----- Document text

The surge in oil-train traffic is already impacting other commodities like passenger rail and agricultural shipments. Farmers from the Midwest to Washington State have faced what they call “unprecedented” delays in moving Wheat and other products to West Coast ports. Amtrak service through fossil-fuel train corridors has also suffered significant disruption and officials have expressed concern that the problem will only get worse as more terminals come online.
“Railroads can be part of the solution, transporting crops and people or part of the problem with coal and oil. We should make that decision, not the fossil fuel companies,” Said Patrick Mazza, a longtime climate activist also locked to the tracks.
Mazza says he is taking this action for his daughter who will turn 18 tomorrow.
“My last act as a father before my daughter reaches full adulthood tomorrow is to put my body on the line today,” Said Mazza, “It is up to us of the parental generation to do our absolute best to leave the least climate disrupted world we can, to put our bodies on the line to give our kids a fighting chance to deal with what we have left them.”
Development of extreme energy projects like the Alberta Tar Sands, Bakken Shale Oil and coal from the Powder River Basin, has fueled an explosion in proposed fossil fuel infrastructure in the Northwest. More than twenty new or expanded coal, oil and gas terminals are proposed between British Columbia, Washington and Oregon. In both states and British Columbia these proposals have been met with fierce local resistance. Local communities have challenged both the safety of transporting coal, oil and volatile gas through their communities and the role of fossil fuel export in fueling catastrophic climate disruption. Proposed coal terminals in Longview and Bellingham or oil terminals in Vancouver and Gray’s Harbor, would lead to more carbon emissions than produced in the state of Washington each year.
“We could pass every climate initiative proposed by Governor Inslee, but if we let these terminals be built our future is on the chopping block,” said Liz Spoerri a Seattle middle school teacher also locked on the tracks.

----------

▸ **What is asked**
1. From the article on the oil-train protest, copy the part that opens with the words containing "The surge in" and closes with "to the tracks.".
2. In the article on the oil-train protest, what work does Liz Spoerri do?
3. Carry on writing the article on the oil-train protest, picking up after its final sentence.

----- Raw records

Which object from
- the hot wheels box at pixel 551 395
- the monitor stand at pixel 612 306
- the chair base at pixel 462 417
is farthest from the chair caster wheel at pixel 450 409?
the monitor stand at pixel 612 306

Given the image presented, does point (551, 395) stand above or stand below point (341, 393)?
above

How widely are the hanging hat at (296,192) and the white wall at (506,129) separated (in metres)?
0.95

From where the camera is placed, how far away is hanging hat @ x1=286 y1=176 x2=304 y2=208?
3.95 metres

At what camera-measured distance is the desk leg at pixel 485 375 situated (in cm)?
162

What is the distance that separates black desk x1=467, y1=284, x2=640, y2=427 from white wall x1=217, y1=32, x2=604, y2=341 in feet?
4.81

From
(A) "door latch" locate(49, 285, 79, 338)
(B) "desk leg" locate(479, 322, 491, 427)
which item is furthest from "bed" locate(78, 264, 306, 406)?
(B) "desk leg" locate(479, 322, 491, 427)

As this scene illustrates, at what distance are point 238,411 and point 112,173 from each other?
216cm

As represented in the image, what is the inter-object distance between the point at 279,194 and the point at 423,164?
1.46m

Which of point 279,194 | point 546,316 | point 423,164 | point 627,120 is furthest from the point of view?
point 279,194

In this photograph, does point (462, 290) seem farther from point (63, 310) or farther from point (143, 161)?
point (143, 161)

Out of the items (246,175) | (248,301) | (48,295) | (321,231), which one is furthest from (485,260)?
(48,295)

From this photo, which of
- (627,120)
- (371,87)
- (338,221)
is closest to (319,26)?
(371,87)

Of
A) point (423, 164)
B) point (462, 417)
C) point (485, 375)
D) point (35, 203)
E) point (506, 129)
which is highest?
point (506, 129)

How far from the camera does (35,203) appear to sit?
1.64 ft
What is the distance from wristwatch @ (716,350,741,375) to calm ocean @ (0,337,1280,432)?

----------

▸ **Exercise results**
1.
The surge in oil-train traffic is already impacting other commodities like passenger rail and agricultural shipments. Farmers from the Midwest to Washington State have faced what they call “unprecedented” delays in moving Wheat and other products to West Coast ports. Amtrak service through fossil-fuel train corridors has also suffered significant disruption and officials have expressed concern that the problem will only get worse as more terminals come online.
“Railroads can be part of the solution, transporting crops and people or part of the problem with coal and oil. We should make that decision, not the fossil fuel companies,” Said Patrick Mazza, a longtime climate activist also locked to the tracks.

2. She is a middle school teacher in Seattle.

3.
While proposed coal and oil terminals have been controversial for years, climate activists in the Northwest have significantly intensified their tactics this summer. In Montana, residents sat on the tracks to block a coal train last April, and again on August 16th. In early July a woman locked herself to a 55-gallon barrel filled with concrete, blocking oil-trains at a Portland facility. In a similar action on July 28th three people blocked oil-trains at the Tesoro refinery in Anacortes by locking themselves to concrete filled barrels. Most recently three Seattle residents, including state legislative candidate Jess Spear, were arrested blocking oil and coal trains near the Seattle Waterfront.
“People in the Northwest are not going to allow this region to become a fossil fuel superhighway,” said Mike LaPoint, an Everett small business owner locked on the tracks. “This is just a sample of the resistance that will happen if any large fossil fuel project is permitted.”
Despite controversy the number of fossil fuel trains on Washington’s rails continues to rise. While larger coal and oil terminals are undergoing lengthy environmental reviews, projects at Washington’s refineries have brought approximately two oil-trains per day to communities like Seattle and Everett. While the Department of Ecology conducts a study on the safety of oil-by-rail construction continues on a new terminal at the Phillips 66 refinery in Ferndale, and local officials are attempting to fast-track an oil-train terminal at Shell’s Puget Sound Refinery, without environmental review. Each of these projects could add up to six oil-trains per week to the rails. Expansions at the Fraser Surrey Docks coal export facility in Vancouver, Canada would increase the number of coal trains moving through Washington. Activists are demanding an immediate moratorium on all new fossil fuel terminals.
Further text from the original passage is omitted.